■ DOCUMENT EXTRACT
——

On March 9, President Biden released his $6.9 trillion proposed budget request for fiscal year (FY) 2024 to Congress.
The proposed Health and Human Services (HHS) budget included in the request contains $144.3 billion in discretionary funding and $1.7 trillion in mandatory funding for FY 2024. The proposed HHS budget also extends the solvency of Medicare’s Hospital Insurance Trust Fund by at least 25 years without cutting benefits or provider payments.
The budget should be viewed as a roadmap of the president’s priorities and where he would like to see Congress appropriate discretionary funding. Ultimately, Congress will determine funding levels. Specific to health care, President Biden’s budget request places particular emphasis on extending the solvency of the Medicare Part A Trust Fund, preserving health insurance coverage, reducing the cost of prescription drugs, increasing access to mental health services, addressing health care disparities, and expanding the health care workforce. Specific initiatives are summarized below.
- Extends Part A Trust Fund: The budget proposes to extend the life of the trust fund until 2050 by increasing the Part A payroll tax on certain high-income individuals and expanding the number of Part D drugs subject to price negotiation.
- Preserves Health Insurance Coverage: The budget proposes $183 billion over 10 years to make the enhanced premium tax credits previously extended under the Inflation Reduction Act permanent. It also provides Medicaid-like coverage to individuals in states that have not adopted Medicaid expansion under the Affordable Care Act while incentivizing states with existing expansions to maintain coverage.

——

(Items from a data source)
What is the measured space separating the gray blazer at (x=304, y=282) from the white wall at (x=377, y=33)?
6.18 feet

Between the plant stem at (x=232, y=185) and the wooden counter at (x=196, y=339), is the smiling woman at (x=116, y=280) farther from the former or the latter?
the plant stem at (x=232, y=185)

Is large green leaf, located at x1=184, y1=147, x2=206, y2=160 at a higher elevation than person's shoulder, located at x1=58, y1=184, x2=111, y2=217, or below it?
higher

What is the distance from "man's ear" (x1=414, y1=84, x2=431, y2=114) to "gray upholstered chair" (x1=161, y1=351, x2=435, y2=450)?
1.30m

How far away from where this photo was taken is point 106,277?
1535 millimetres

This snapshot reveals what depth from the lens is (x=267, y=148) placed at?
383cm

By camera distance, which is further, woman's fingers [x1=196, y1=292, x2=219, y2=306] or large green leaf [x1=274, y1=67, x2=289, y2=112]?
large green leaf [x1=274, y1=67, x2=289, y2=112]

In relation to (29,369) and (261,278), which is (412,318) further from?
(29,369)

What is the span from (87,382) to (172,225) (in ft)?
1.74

——

■ WORK INSTRUCTIONS
a) Restate the stretch of the FY 2024 budget summary from "- Extends Part" through "to price negotiation.", swapping "high-income individuals" for "high-earning individuals".
b) Write what comes next in the FY 2024 budget summary, picking up after its last sentence.
The listing is not needed here.

■ LIST OF ANSWERS
a)
- Extends Part A Trust Fund: The budget proposes to extend the life of the trust fund until 2050 by increasing the Part A payroll tax on certain high-earning individuals and expanding the number of Part D drugs subject to price negotiation.

b)
- Reduces Prescription Drug Costs: The budget would expand the Inflation Reduction Act’s inflationary rebates to the commercial market and cap the price of insulin at $35 per month for a prescription. In the Medicare program, the budget proposal limits cost-sharing for Part D generic drugs used to treat common, chronic conditions to $2.
- Increases Access to Behavioral Health Services: The budget proposal would expand coverage of mental health benefits and strengthen network adequacy requirements for behavioral health providers. For people with Medicare, the budget would cover three behavioral health visits without cost-sharing, requires parity in coverage between behavioral health and medical benefits, and expands coverage to additional behavioral health provider types. The budget also increases funding for the behavioral health workforce, youth mental health treatment, certified community-based behavioral health clinics, community mental health centers, and mental health research.
- Community Health Centers: It proposes to increase funding levels for community health centers to double their numbers over five years.
- Maternal Health: The proposed budget requires all states to provide continuous Medicaid coverage for 12 months postpartum. It also includes $471 million to support ongoing implementation of the White House Blueprint for Addressing the Maternal Health Crisis and reduce maternal mortality and morbidity rates. In addition, it proposes to expand maternal health initiatives in rural communities, implement implicit bias training for health care providers, create pregnancy medical home demonstration projects, and address the highest rates of perinatal health disparities by supporting the perinatal health workforce.
- Workforce: The budget proposes $2.7 billion for Health Resources and Services Administration workforce programs, including $947 million in mandatory resources to expand workforce capacity across the country. This includes $32 million to increase the nursing faculty to grow the nation’s nurse workforce. Additionally, these funds will be used to expand the National Health Service Corps and the Teaching Health Center Graduate Medical education Program.